IP-Subnetz-Rechner
Berechnen Sie Subnetzmasken, Netzwerkadressen, Broadcast-Adressen und Hostbereiche für jedes IP-Subnetz. Dieses leistungsstarke Tool unterstützt sowohl IPv4- als auch IPv6-Subnetzung mit CIDR-Notation und Subnetzmaskeneingaben. Ob Sie Unternehmensnetzwerke entwerfen, sich auf IT-Zertifizierungsprüfungen vorbereiten, Cloud-Infrastruktur konfigurieren, VLANs planen oder Routing-Probleme beheben – dieser Rechner liefert sofortige Ergebnisse mit detaillierten Erklärungen zu jedem Feld. Geben Sie einfach eine IP-Adresse mit CIDR-Präfix oder Subnetzmaske ein, um umfassende Subnetzinformationen zu erhalten.
Was ist
Der IP-Subnetzrechner ist ein unverzichtbares Netzwerk-Tool, das alle kritischen Parameter für jedes beliebige IP-Subnetz in sowohl IPv4- als auch IPv6-Formaten berechnet. Wenn Sie eine IP-Adresse mit CIDR-Präfixlänge (z. B. 192.168.1.0/24) oder eine Subnetzmaske (z.
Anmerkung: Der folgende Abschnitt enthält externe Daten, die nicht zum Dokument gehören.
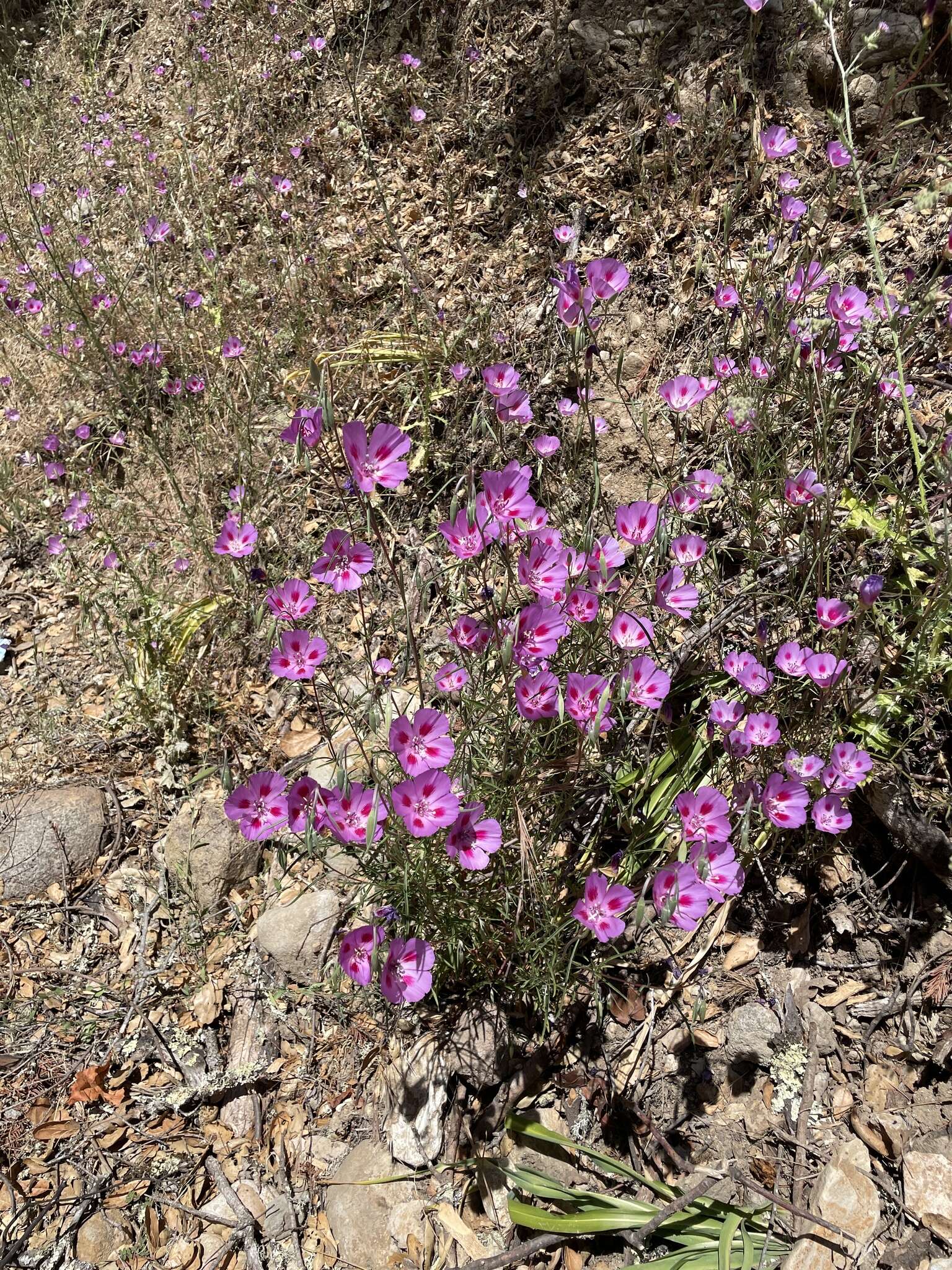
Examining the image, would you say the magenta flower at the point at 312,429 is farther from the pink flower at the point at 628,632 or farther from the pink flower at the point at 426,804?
the pink flower at the point at 628,632

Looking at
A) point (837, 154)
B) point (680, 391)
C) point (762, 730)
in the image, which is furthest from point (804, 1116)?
point (837, 154)

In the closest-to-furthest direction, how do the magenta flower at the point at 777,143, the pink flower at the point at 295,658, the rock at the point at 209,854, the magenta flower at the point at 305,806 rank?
the magenta flower at the point at 305,806 < the pink flower at the point at 295,658 < the rock at the point at 209,854 < the magenta flower at the point at 777,143

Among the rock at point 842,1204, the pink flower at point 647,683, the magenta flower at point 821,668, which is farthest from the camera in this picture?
the magenta flower at point 821,668

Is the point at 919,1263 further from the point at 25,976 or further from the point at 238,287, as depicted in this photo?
the point at 238,287

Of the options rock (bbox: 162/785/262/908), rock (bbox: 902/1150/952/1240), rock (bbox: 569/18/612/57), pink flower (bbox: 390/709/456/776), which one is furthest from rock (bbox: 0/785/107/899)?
rock (bbox: 569/18/612/57)

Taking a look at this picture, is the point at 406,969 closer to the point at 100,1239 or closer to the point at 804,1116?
the point at 804,1116

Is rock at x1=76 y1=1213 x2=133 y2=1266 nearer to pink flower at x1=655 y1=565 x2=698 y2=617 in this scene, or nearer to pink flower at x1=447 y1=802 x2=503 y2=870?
pink flower at x1=447 y1=802 x2=503 y2=870

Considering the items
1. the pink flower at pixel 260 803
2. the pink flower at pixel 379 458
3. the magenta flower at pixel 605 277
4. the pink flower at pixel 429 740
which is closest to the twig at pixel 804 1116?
the pink flower at pixel 429 740
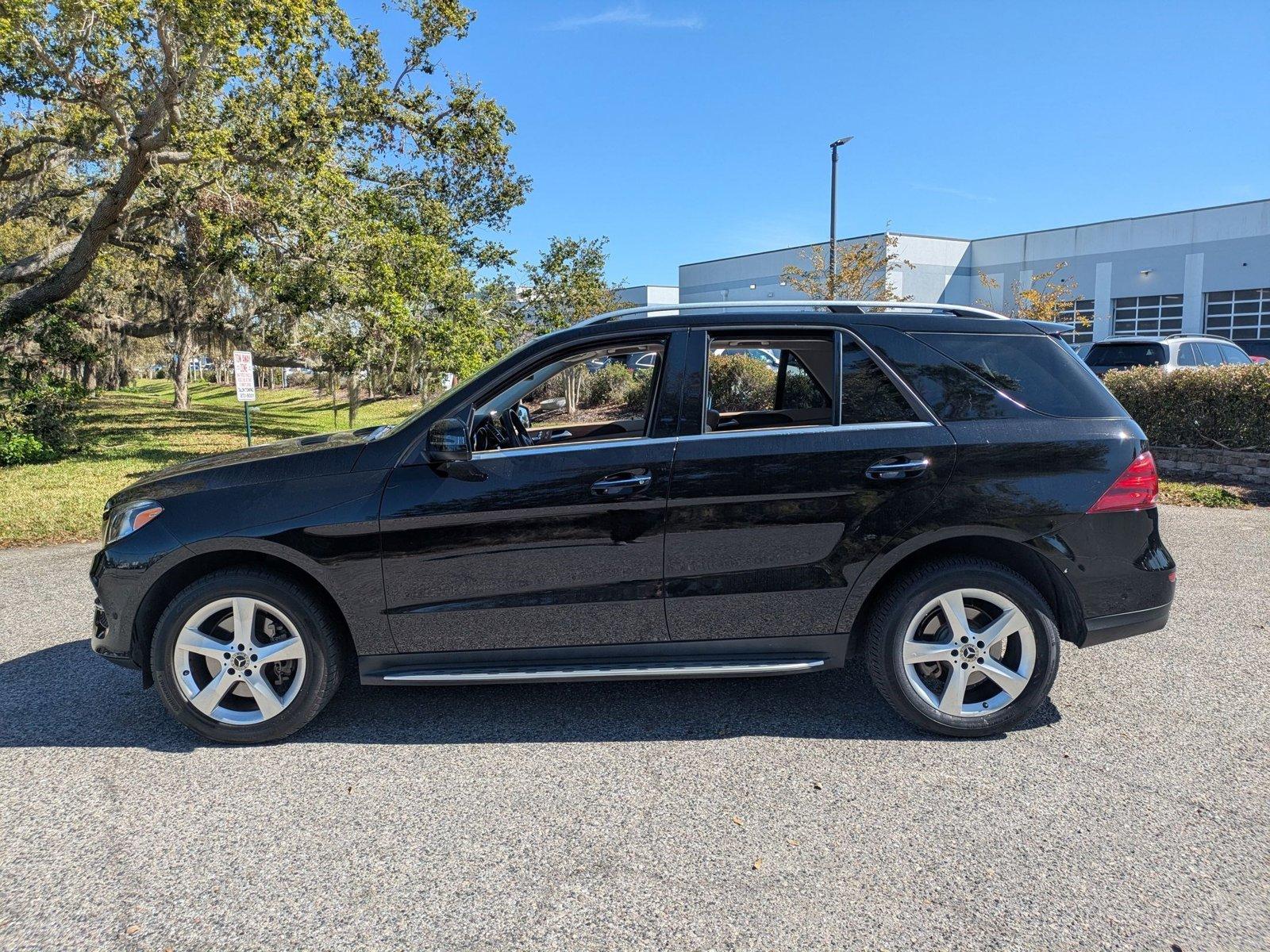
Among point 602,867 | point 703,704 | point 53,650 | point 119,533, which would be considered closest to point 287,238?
point 53,650

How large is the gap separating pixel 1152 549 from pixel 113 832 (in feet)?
14.1

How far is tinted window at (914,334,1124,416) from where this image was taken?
12.7ft

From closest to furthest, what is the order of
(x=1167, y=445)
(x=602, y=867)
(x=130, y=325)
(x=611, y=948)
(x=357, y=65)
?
1. (x=611, y=948)
2. (x=602, y=867)
3. (x=1167, y=445)
4. (x=357, y=65)
5. (x=130, y=325)

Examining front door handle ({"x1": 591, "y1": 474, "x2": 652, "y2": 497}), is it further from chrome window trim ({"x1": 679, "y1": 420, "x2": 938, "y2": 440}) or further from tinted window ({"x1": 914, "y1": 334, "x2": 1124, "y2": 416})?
tinted window ({"x1": 914, "y1": 334, "x2": 1124, "y2": 416})

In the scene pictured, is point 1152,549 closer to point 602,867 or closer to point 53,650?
point 602,867

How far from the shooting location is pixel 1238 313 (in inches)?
1503

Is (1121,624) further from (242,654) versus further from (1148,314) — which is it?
(1148,314)

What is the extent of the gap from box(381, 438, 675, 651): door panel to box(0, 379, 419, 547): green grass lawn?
443cm

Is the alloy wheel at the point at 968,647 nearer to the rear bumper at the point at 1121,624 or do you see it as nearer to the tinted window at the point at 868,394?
the rear bumper at the point at 1121,624

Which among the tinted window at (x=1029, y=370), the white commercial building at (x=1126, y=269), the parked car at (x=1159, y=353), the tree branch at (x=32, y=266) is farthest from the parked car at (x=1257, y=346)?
the tree branch at (x=32, y=266)

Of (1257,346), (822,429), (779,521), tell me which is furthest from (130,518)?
(1257,346)

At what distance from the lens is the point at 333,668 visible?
378 centimetres

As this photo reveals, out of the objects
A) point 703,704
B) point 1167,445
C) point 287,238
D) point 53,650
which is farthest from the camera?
point 287,238

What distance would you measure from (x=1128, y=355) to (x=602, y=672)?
43.2 feet
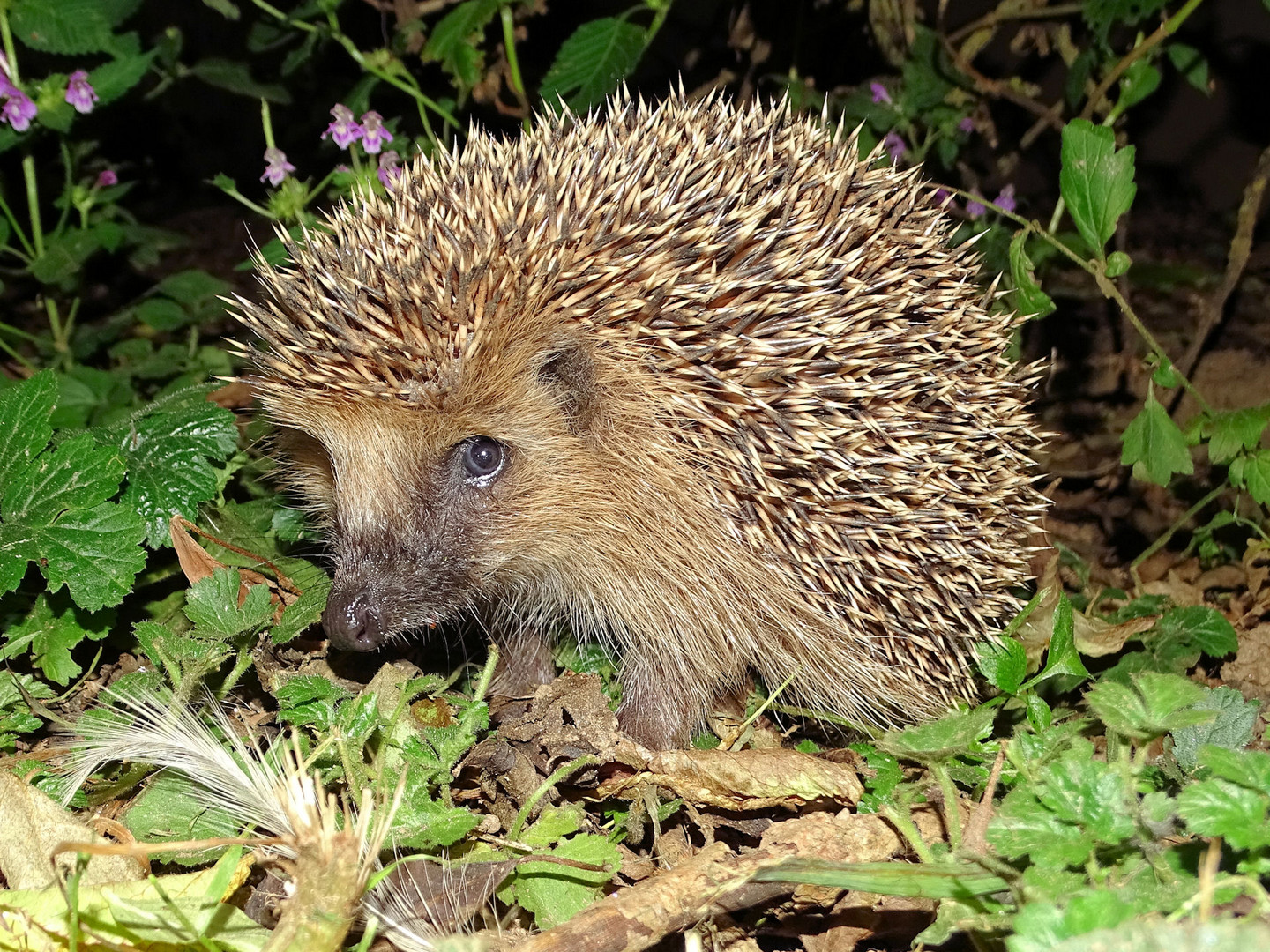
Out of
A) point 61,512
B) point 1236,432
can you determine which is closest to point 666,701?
point 61,512

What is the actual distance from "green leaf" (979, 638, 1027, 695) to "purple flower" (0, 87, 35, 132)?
2.79 meters

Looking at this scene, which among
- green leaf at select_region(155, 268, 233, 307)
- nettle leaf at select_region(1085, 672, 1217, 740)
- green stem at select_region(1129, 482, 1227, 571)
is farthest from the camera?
green leaf at select_region(155, 268, 233, 307)

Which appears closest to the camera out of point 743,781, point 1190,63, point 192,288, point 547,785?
point 547,785

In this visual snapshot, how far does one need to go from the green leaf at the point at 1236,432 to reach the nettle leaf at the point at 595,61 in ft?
5.39

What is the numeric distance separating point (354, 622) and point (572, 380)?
2.00 feet

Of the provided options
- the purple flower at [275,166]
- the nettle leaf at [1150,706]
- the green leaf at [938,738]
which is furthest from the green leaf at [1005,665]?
the purple flower at [275,166]

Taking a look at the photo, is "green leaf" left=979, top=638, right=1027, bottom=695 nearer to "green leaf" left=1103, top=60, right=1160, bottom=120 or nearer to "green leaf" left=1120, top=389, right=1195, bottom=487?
"green leaf" left=1120, top=389, right=1195, bottom=487

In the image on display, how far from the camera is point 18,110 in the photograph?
3102mm

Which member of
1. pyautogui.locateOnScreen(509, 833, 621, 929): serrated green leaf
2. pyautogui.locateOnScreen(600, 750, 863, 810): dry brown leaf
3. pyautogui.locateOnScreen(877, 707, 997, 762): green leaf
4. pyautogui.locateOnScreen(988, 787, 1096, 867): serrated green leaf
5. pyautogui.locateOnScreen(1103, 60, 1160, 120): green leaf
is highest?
pyautogui.locateOnScreen(1103, 60, 1160, 120): green leaf

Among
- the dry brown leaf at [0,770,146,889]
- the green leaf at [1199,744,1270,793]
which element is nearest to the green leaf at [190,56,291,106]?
the dry brown leaf at [0,770,146,889]

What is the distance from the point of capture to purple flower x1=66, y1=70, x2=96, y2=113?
316cm

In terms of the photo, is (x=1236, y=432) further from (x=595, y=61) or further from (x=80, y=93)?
(x=80, y=93)

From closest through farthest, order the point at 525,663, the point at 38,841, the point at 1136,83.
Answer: the point at 38,841 < the point at 525,663 < the point at 1136,83

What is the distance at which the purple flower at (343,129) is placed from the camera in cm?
301
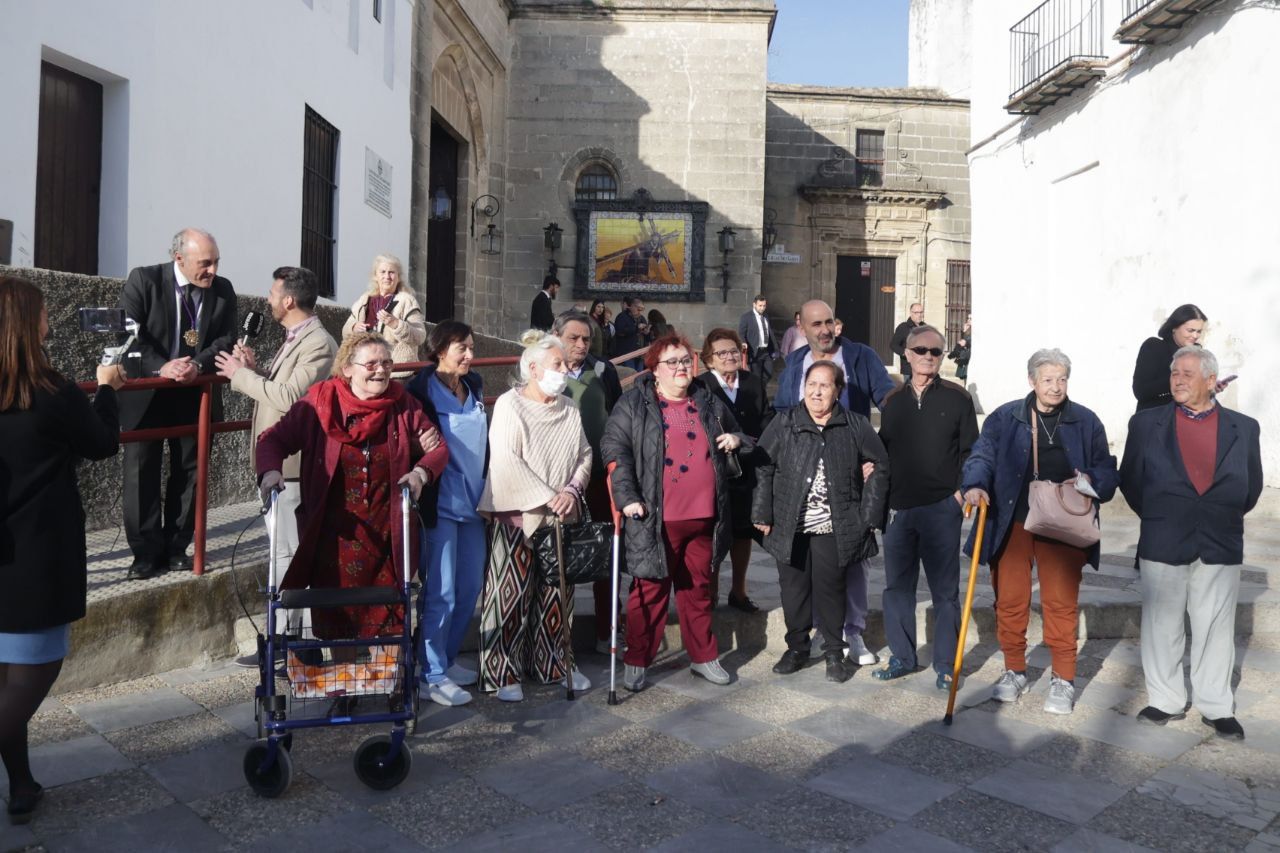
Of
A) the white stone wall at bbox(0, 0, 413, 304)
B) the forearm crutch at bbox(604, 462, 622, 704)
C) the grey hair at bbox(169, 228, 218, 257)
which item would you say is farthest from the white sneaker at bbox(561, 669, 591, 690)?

B. 255.255.255.0) eingeben, ermittelt der Rechner sofort die Netzwerkadresse (die Basisadresse, die das Subnetz identifiziert), die Subnetzmaske in dezimaler und binärer Form, die Wildcard-Maske, die in Zugriffslisten verwendet wird, die Broadcast-Adresse (die letzte Adresse im Subnetz, die für Broadcast-Kommunikation verwendet wird), die erste und letzte nutzbare Hostadresse, die Gesamtzahl der Adressen im Subnetz und die Anzahl der nutzbaren Hostadressen (Gesamt minus Netzwerk- und Broadcast-Adressen). Das Tool liefert außerdem die IP-Klasse für IPv4-Adressen, die Subnetz-Bitmaske in binärer Notation für visuelles Verständnis und gegebenenfalls Supernetting-Informationen. Netzwerkingenieure verwenden dieses Tool für das Design von Unternehmensnetzwerken und VLSM-Schemata. Cloud-Administratoren nutzen es zur Konfiguration von VPCs, Subnetzen und Sicherheitsgruppen in AWS, Azure und GCP. Studierende, die sich auf CCNA, Network+ und andere IT-Zertifizierungen vorbereiten, verwenden es, um manuelle Subnetzberechnungen zu üben und zu überprüfen.
Wie zu verwenden
- Geben Sie eine IP-Adresse in das Eingabefeld ein, z. B. 192.168.1.100 oder 10.0.0.1
- Geben Sie das Subnetz mithilfe der CIDR-Notation (z. B. /24) an oder geben Sie die Subnetzmaske direkt ein (z. B. 255.255.255.0)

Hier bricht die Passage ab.